OBJECTIVES>
1: In the passage on Iguodala's free agency, what deal were Myers and Kerr prepared to offer him?
2: Rewrite the part of the passage on Iguodala's free agency that opens with the words containing "And would Iguodala" and closes with "were just tied.", putting "backup plan" in place of "contingency plan".
3: Carry on the passage on Iguodala's free agency from the point where it stops.

EXCERPTED PASSAGE>

▬▬▬

The tide sure changed in a hurry.

Iguodala put out word that he was open to leaving, pressuring tax-conscious Golden State. He met with the Lakers, Spurs, Kings and Rockets.

Houston particularly intrigued him despite reportedly offering just four years, $32 million. The Rockets could have offered $37,658,880 with the mid-level exception, though they wanted to save a sliver to give Zhou Qi a four-year deal – and that still would’ve fallen short of other offers. They also discussed signing-and-trading for Iguodala, but they pitched him on a defensive unit that included him, Chris Paul, Eric Gordon and Trevor Ariza. What else would Houston have intrigued the Warriors with?

And would Iguodala really have left Golden State, an all-time great team that positioned him to win 2015 NBA Finals MVP and a team that played near Silicon Valley?

Chris Haynes of ESPN:

The Warriors had been in the dark for a day and a half and contacted representatives of free-agent small forwards Rudy Gay and Gerald Henderson as a contingency plan. But Myers immediately hopped on a plane from the Bay Area and Kerr was already in Los Angeles, having recently visited with free agent Nick Young. They didn’t know it, but Iguodala’s objective in sitting down with them was to personally say goodbye, sources with knowledge of the situation told ESPN.

Myers and Kerr came prepared to offer him a fully guaranteed, three-year deal worth $45 million and reiterated that their latest offer still wasn’t indicative of what they believed to be his true worth. Their hands were just tied.

There was little hope for a resolution at this point. Iguodala wasn’t budging from his request to make at least $16 million per year. If the Warriors didn’t improve their offer, he was signing with the Rockets, sources said.

▬▬▬

EXTRACTED MATERIAL>
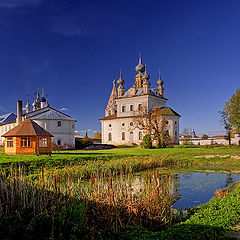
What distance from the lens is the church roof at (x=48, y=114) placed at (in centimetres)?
3876

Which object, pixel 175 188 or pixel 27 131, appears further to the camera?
pixel 27 131

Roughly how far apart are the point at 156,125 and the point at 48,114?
1600cm

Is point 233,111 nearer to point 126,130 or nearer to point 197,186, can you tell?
point 126,130

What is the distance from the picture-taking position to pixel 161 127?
1585 inches

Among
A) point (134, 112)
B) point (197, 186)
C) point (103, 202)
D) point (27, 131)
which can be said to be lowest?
point (197, 186)

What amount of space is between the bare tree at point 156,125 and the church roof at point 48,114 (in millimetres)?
11388

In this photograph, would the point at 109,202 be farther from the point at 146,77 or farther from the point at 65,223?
the point at 146,77

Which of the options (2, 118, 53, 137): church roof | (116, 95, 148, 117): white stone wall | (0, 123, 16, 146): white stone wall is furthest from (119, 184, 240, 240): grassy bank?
(0, 123, 16, 146): white stone wall

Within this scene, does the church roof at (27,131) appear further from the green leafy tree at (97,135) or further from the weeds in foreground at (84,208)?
the green leafy tree at (97,135)

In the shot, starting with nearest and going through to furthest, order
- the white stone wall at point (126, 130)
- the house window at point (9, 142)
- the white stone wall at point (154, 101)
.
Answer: the house window at point (9, 142) → the white stone wall at point (126, 130) → the white stone wall at point (154, 101)

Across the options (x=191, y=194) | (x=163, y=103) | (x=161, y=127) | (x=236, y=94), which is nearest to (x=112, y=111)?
(x=163, y=103)

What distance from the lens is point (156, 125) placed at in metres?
38.9

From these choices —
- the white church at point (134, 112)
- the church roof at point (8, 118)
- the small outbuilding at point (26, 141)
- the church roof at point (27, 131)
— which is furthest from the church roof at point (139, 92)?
the small outbuilding at point (26, 141)

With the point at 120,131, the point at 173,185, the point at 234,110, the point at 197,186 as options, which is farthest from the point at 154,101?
the point at 197,186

▬▬▬

EXERCISE RESPONSES>
1: A fully guaranteed, three-year deal worth $45 million.

2:
And would Iguodala really have left Golden State, an all-time great team that positioned him to win 2015 NBA Finals MVP and a team that played near Silicon Valley?

Chris Haynes of ESPN:

The Warriors had been in the dark for a day and a half and contacted representatives of free-agent small forwards Rudy Gay and Gerald Henderson as a backup plan. But Myers immediately hopped on a plane from the Bay Area and Kerr was already in Los Angeles, having recently visited with free agent Nick Young. They didn’t know it, but Iguodala’s objective in sitting down with them was to personally say goodbye, sources with knowledge of the situation told ESPN.

Myers and Kerr came prepared to offer him a fully guaranteed, three-year deal worth $45 million and reiterated that their latest offer still wasn’t indicative of what they believed to be his true worth. Their hands were just tied.

3:
After an hour, both sides departed and a breakup appeared likely. Iguodala’s camp proceeded to discuss their options. The Warriors’ top reserve was inching closer to becoming a top reserve for the Rockets. But before Rosenthal was to call Los Angeles, Sacramento, San Antonio and Golden State to notify them of his client’s decision, sources said Iguodala elected to make his final, most defining move yet: calling Golden State one more time.

That of course ended with the Warriors stepping up with a three-year, fully guaranteed $48 million contract, which Iguodala signed.

I recommend reading Haynes’ captivating look into Iguodala’s free agency in full. But keep this in mind: Iguodala won his negotiation with Golden State, and it’s in his best interest to continue a harmonious relationship with the organization. That means, if he were bluffing about leaving in order to secure a bigger offer from the Warriors, he’s incentivized not to show his cards now. He’s better off keeping up the story, making the Warriors believe they didn’t pay more than necessary to keep him.